§ **Work instructions**: Exactly repeat the line that contains "How distant from each", then every line after it up to and including the final line.

§ **Questions about scene geometry**:
--- BEGIN ---
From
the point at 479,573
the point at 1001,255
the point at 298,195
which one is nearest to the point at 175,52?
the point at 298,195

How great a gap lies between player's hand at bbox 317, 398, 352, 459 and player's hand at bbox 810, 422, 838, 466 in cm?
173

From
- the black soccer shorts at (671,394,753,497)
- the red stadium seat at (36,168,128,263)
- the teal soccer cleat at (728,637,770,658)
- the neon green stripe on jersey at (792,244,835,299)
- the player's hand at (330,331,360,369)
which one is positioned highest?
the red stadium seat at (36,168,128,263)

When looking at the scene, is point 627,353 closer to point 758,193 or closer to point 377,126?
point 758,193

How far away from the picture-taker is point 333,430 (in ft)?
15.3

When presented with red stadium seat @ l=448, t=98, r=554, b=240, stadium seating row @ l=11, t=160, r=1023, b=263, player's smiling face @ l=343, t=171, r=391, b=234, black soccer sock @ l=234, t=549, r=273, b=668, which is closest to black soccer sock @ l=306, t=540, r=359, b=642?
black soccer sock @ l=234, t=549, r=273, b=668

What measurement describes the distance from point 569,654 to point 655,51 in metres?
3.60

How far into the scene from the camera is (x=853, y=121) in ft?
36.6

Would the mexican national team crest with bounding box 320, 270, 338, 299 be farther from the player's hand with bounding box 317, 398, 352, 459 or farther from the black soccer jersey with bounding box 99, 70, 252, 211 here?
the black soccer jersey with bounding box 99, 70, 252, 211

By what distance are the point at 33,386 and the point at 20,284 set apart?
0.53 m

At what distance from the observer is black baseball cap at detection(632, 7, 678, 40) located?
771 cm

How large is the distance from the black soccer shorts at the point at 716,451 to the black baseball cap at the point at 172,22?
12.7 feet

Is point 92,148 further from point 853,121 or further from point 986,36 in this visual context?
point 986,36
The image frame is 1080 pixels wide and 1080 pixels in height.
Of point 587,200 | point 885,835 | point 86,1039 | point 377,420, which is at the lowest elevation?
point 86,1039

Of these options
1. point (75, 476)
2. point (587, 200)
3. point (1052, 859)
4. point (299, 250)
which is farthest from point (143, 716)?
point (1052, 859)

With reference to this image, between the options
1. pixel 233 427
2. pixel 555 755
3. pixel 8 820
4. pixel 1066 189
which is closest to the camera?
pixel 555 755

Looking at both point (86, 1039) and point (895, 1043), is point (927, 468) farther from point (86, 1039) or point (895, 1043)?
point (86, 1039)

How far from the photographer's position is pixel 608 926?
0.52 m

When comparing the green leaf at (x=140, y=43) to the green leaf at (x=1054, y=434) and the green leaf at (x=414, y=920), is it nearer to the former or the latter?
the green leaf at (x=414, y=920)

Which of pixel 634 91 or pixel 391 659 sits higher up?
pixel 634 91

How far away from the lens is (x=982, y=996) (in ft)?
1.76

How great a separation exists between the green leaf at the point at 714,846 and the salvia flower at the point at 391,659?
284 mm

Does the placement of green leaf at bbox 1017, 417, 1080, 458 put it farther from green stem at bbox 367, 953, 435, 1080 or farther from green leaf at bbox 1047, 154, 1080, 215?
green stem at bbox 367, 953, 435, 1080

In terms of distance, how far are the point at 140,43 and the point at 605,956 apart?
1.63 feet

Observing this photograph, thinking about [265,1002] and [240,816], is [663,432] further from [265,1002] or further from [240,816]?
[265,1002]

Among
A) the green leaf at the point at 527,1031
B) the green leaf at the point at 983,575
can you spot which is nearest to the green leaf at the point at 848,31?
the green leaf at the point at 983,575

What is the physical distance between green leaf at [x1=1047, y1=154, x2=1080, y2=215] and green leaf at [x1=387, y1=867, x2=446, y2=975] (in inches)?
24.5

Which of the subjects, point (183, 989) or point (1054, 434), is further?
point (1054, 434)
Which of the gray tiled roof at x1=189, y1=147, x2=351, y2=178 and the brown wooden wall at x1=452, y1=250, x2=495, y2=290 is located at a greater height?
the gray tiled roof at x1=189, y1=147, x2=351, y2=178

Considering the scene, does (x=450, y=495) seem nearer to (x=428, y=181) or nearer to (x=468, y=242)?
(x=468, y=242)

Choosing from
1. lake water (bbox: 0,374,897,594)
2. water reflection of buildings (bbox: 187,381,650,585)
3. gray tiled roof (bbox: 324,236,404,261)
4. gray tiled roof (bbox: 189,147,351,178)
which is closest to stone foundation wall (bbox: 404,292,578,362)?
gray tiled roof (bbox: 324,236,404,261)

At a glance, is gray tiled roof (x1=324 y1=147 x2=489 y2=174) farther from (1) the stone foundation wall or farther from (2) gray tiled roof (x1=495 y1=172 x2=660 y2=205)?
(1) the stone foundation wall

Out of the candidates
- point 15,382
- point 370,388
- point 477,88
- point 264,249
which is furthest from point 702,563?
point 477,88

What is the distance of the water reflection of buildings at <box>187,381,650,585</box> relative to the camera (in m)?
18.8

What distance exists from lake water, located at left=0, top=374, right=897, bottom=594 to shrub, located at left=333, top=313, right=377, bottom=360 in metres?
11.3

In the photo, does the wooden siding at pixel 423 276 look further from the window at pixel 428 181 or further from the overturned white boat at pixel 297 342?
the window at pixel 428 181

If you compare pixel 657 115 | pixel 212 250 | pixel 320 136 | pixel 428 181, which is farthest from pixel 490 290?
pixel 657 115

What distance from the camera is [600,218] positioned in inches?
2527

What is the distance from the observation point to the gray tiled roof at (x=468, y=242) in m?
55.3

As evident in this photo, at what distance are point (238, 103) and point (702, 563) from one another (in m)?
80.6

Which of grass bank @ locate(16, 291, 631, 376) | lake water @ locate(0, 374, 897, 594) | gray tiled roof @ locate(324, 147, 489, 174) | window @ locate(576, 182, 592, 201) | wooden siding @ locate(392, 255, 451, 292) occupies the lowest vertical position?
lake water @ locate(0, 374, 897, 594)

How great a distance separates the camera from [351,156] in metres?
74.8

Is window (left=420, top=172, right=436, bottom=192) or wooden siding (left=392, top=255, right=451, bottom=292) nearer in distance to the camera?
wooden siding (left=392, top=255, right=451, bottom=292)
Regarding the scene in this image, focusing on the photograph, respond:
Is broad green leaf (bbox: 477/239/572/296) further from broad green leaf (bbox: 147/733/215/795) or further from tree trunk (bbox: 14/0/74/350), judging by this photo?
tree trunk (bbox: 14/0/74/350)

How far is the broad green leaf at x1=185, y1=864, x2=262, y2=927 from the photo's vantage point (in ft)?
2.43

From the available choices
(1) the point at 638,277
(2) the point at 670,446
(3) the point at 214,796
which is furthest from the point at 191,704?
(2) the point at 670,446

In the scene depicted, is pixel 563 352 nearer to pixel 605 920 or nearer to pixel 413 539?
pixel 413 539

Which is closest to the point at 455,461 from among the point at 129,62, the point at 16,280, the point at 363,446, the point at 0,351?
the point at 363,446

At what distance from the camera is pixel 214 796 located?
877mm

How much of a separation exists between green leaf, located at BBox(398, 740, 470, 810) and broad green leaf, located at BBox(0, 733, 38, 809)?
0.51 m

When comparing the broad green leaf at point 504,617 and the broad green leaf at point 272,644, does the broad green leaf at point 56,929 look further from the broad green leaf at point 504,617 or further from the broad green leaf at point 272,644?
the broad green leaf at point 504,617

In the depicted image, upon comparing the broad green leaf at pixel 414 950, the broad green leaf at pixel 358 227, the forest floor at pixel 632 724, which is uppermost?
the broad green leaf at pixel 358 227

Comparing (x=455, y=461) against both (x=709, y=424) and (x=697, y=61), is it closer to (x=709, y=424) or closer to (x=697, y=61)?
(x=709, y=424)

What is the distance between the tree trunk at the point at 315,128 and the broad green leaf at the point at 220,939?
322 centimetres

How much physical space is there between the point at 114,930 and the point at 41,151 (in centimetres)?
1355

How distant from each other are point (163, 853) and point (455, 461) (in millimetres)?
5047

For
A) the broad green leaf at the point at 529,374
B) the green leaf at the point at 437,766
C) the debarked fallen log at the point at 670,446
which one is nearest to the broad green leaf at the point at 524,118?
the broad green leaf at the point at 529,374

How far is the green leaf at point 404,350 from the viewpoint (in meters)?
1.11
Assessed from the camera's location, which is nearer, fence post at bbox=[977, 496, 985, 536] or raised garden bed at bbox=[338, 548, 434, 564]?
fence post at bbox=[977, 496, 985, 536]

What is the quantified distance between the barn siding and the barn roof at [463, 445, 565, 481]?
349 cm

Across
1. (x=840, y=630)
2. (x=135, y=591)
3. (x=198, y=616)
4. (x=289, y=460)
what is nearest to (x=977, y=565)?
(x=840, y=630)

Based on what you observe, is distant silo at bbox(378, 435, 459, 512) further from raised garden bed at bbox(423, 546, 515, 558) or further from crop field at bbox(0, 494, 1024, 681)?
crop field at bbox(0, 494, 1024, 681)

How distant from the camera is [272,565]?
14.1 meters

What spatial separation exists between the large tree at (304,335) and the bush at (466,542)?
--- END ---
§ **Result of this exercise**:
How distant from each other are point (163, 853) and point (455, 461) (in millimetres)?
5047

For
A) the broad green leaf at the point at 529,374
B) the green leaf at the point at 437,766
C) the debarked fallen log at the point at 670,446
which one is nearest to the broad green leaf at the point at 524,118?
the broad green leaf at the point at 529,374

How far is the green leaf at point 404,350 from the viewpoint (in meters)?
1.11
Assessed from the camera's location, which is nearer, fence post at bbox=[977, 496, 985, 536] or raised garden bed at bbox=[338, 548, 434, 564]?
fence post at bbox=[977, 496, 985, 536]

What is the quantified distance between the barn siding and the barn roof at [463, 445, 565, 481]?
349 cm

Across
1. (x=840, y=630)
2. (x=135, y=591)
3. (x=198, y=616)
4. (x=289, y=460)
what is nearest to (x=977, y=565)?
(x=840, y=630)

Based on what you observe, is distant silo at bbox(378, 435, 459, 512) further from raised garden bed at bbox(423, 546, 515, 558) or further from crop field at bbox(0, 494, 1024, 681)?
crop field at bbox(0, 494, 1024, 681)

How distant from the camera is [272,565]?
14.1 meters

What spatial separation exists between the large tree at (304,335) and the bush at (466,542)?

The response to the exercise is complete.